Since tau kinases are responsible for tau hyperphosphorylation, we further investigated the effects of the TKIs on tau kinase expression and activity. Ibrutinib did not modulate the levels of dual specificity tyrosine phosphorylation-regulated kinase 1A (DYRK1A) in 5xFAD mice compared with vehicle (Fig. 1O, Q and Additional file 1: Fig. S2). Consistent with the increase in tau hyperphosphorylation (Fig. 1K, M), PD180970 significantly upregulated DYRK1A levels in the cortex (Fig. 1O, Q) and hippocampal CA1 region (Additional file 1: Fig.S2) in 5xFAD mice compared with vehicle and ibrutinib treatment. Cabozantinib did not affect DYRK1A levels in the cortex in 5xFAD mice compared with vehicle (Fig. 1O, Q) but significantly increased DYRK1A levels in the hippocampal CA1 region compared with ibrutinib treatment (Additional file 1: Fig. S2). Moreover, ibrutinib, PD180970, and cabozantinib significantly suppressed the levels of another tau kinase, phospho-cyclin dependent kinase 5 (p-CDK5), in the hippocampal CA1 region in 5xFAD mice (Fig. 1P, R). How do these TKIs downregulate the phosphorylation of the tau kinase CDK5 in 5xFAD mice despite either upregulating or not affecting the tau kinase DYRK1A? Ibrutinib, PD180970, and cabozantinib have different on-targets (BTK, Bcr-Abl, and VEGFR2, respectively) and off-targets, but all were developed to treat cancer.
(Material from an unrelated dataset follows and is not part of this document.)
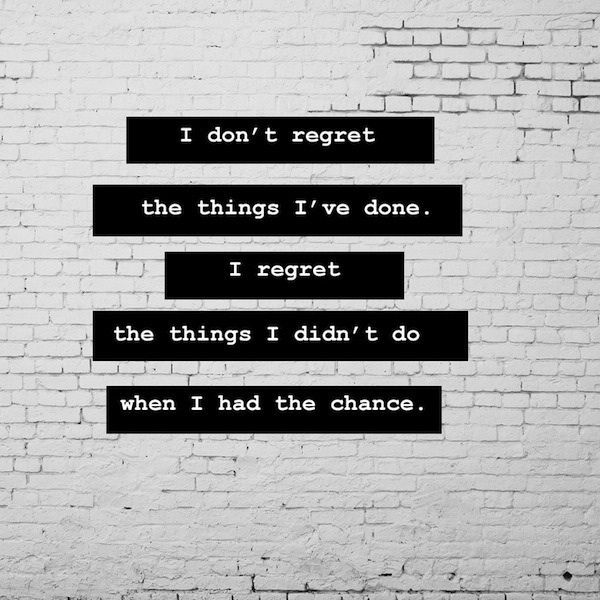 Regret I Dont I I I I Done Had Wen Chance Things Do Regret Didnt Have Things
Most anticancer drugs suppress the unregulated cell cycle, and CDK5 is involved in the cell cycle checkpoint and oncogenesis [15, 16]. The specific mechanisms by which TKIs differentially modulate tau kinases in mouse models of AD (5xFAD and Tau Tg PS19) will be examined in future work. Overall, our data from this early-phase AD mouse model suggest that ibrutinib ameliorates tau hyperphosphorylation by downregulating tau kinase CDK5 phosphorylation, PD180970 enhances tau hyperphosphorylation by upregulating the tau kinase DYRK1A, and cabozantinib partially attenuates tauopathy by suppressing CDK5 phosphorylation.
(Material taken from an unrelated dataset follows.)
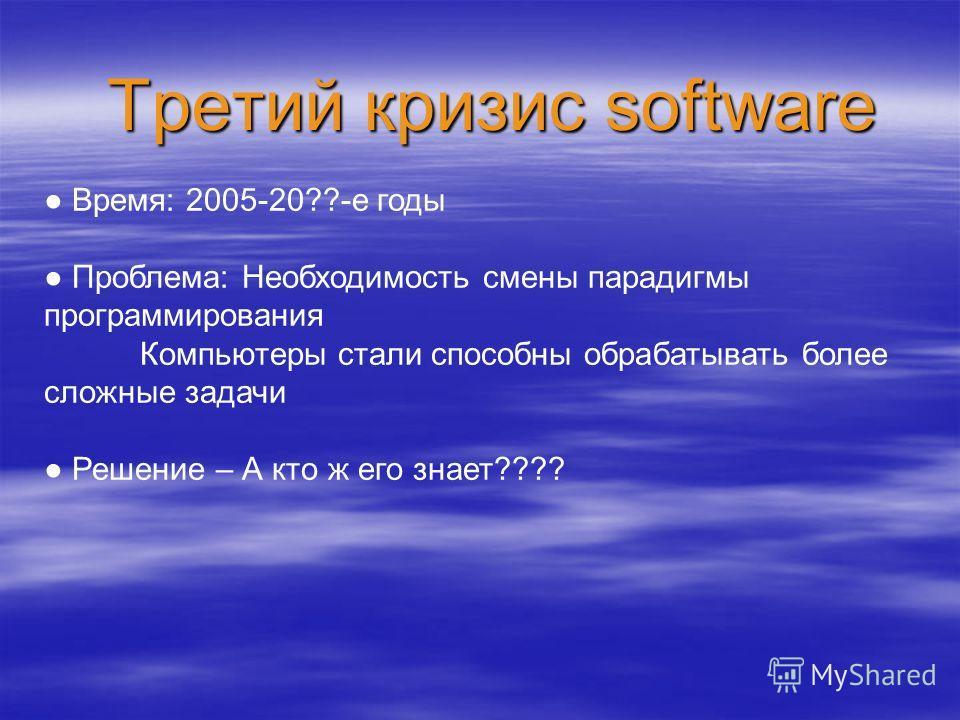 Третий кризис software Время: 2005-20??-е годы Проблема: Необходимость смены парадигмы программирования Компьютеры стали способны обрабатывать более сложные задачи Решение – А кто ж его знает????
Amyloidopathy and tauopathy are closely associated with neuroinflammation, which is predominantly regulated by microglia and astrocytes [17,18,19]. Therefore, we determined whether the TKIs modulate microglia-associated neuroinflammation in 5xFAD mice. Ibrutinib diminished Iba-1 fluorescence intensity and microglial hypertrophy (% of Iba-1-labeled area) in the cortex and hippocampal CA1 region but decreased the number of Iba-1-positive microglia only in the hippocampal CA1 region  compared with vehicle-treated group (Fig. 1T–W). Moreover, PD180970 significantly increased Iba-1 fluorescence intensity and % of Iba-1-labeled area compared with ibrutinib in CA1 of 5xFAD mice (Fig. 1T–W). In addition, cabozantinib only downregulated Iba-1 fluorescence intensity in the hippocampal CA1 region (Fig. 1V–W). These data indicate that ibrutinib attenuates microglial activation, PD180970 has no effect, and cabozantinib partially reduces microgliosis in 5xFAD mice.

Finally, we examined the effects of the TKIs on astrocyte-associated neuroinflammation in 5xFAD mice. Ibrutinib significantly diminished GFAP fluorescence intensity, astrocytic hypertrophy (% of GFAP-labeled area), and the number of GFAP-positive astrocytes compared to vehicle-treated group in the hippocampal CA1 region (Fig. 1X, Y). However, PD180970 and cabozantinib did not modulate astrogliosis in 5xFAD mice (Fig. 1X, Y). Taken together, the data from the early-phase AD mouse model suggest that ibrutinib ameliorates astrocyte-mediated neuroinflammation, whereas PD180970 and cabozantinib have no effects on astrogliosis.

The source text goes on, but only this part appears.